◆ PROBLEM STATEMENT: What is needed is a word-for-word copy of every record below, minus the pictures.

Entries taken from a collection

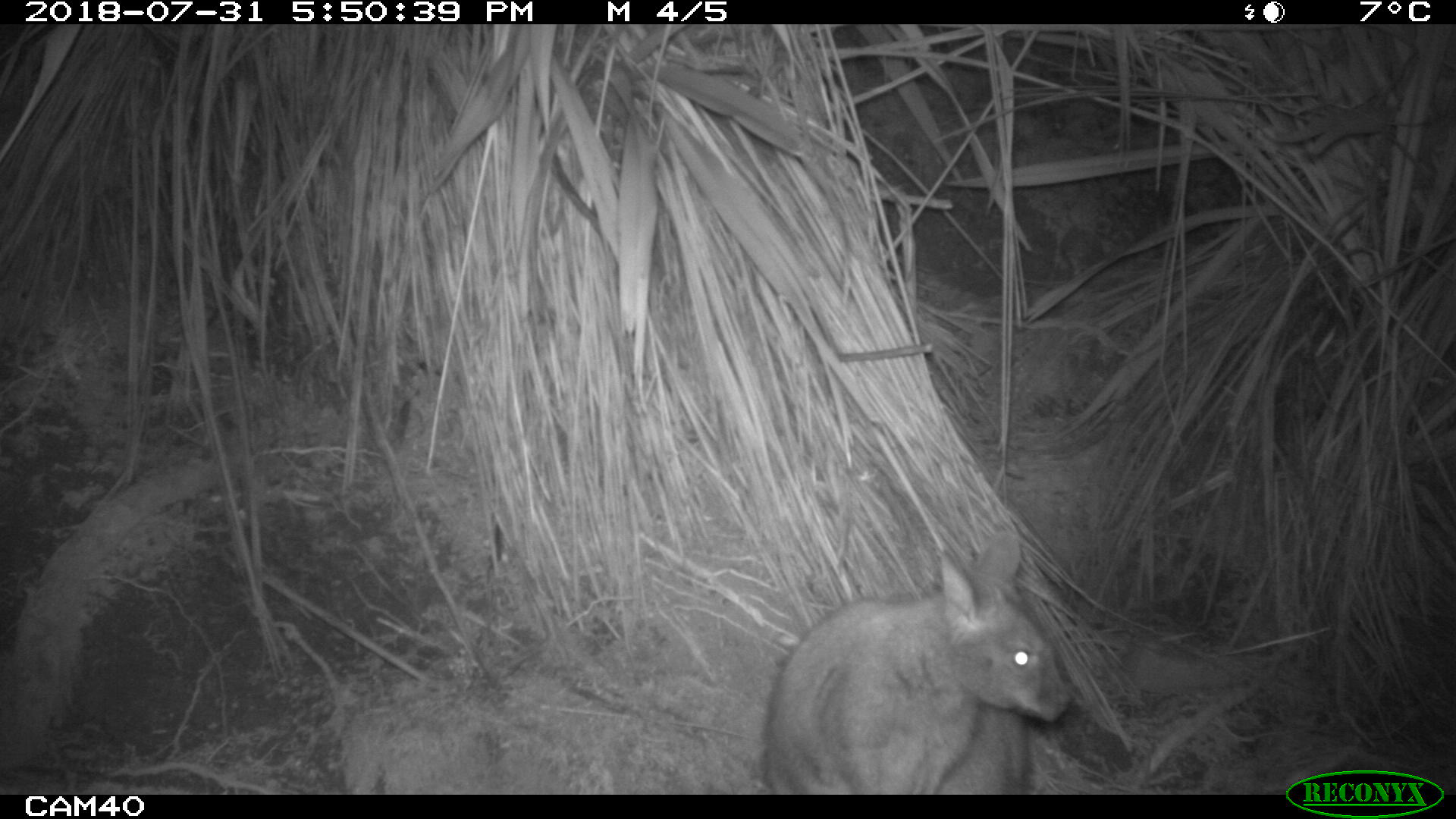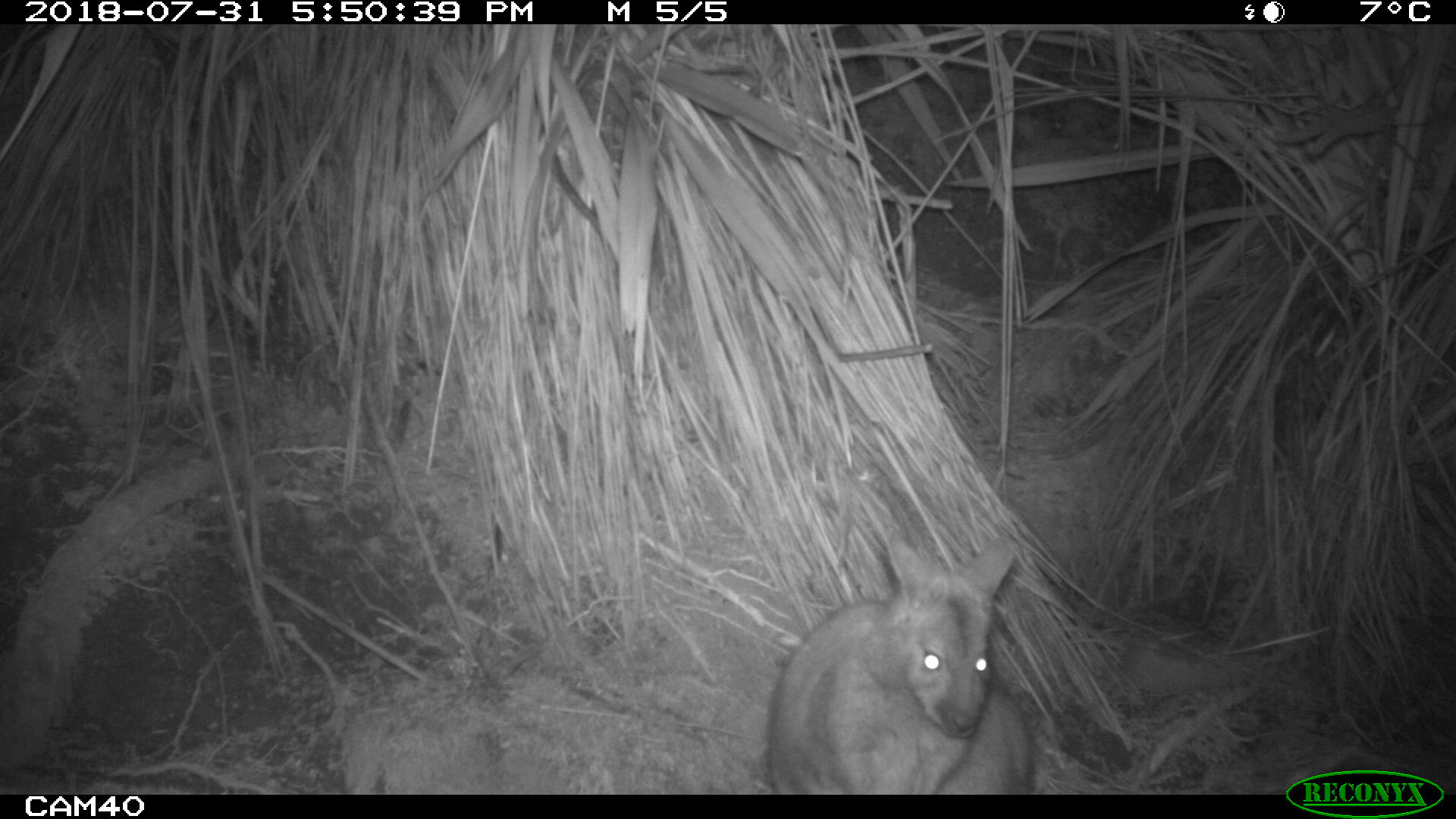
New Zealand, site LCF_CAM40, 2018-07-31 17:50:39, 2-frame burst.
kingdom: Animalia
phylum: Chordata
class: Mammalia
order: Diprotodontia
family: Macropodidae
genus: Notamacropus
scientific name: Notamacropus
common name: wallaby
Wallaby (Notamacropus).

◆ ANSWER TO THIS TASK:
New Zealand, site LCF_CAM40, 2018-07-31 17:50:39, 2-frame burst.
kingdom: Animalia
phylum: Chordata
class: Mammalia
order: Diprotodontia
family: Macropodidae
genus: Notamacropus
scientific name: Notamacropus
common name: wallaby
Wallaby (Notamacropus).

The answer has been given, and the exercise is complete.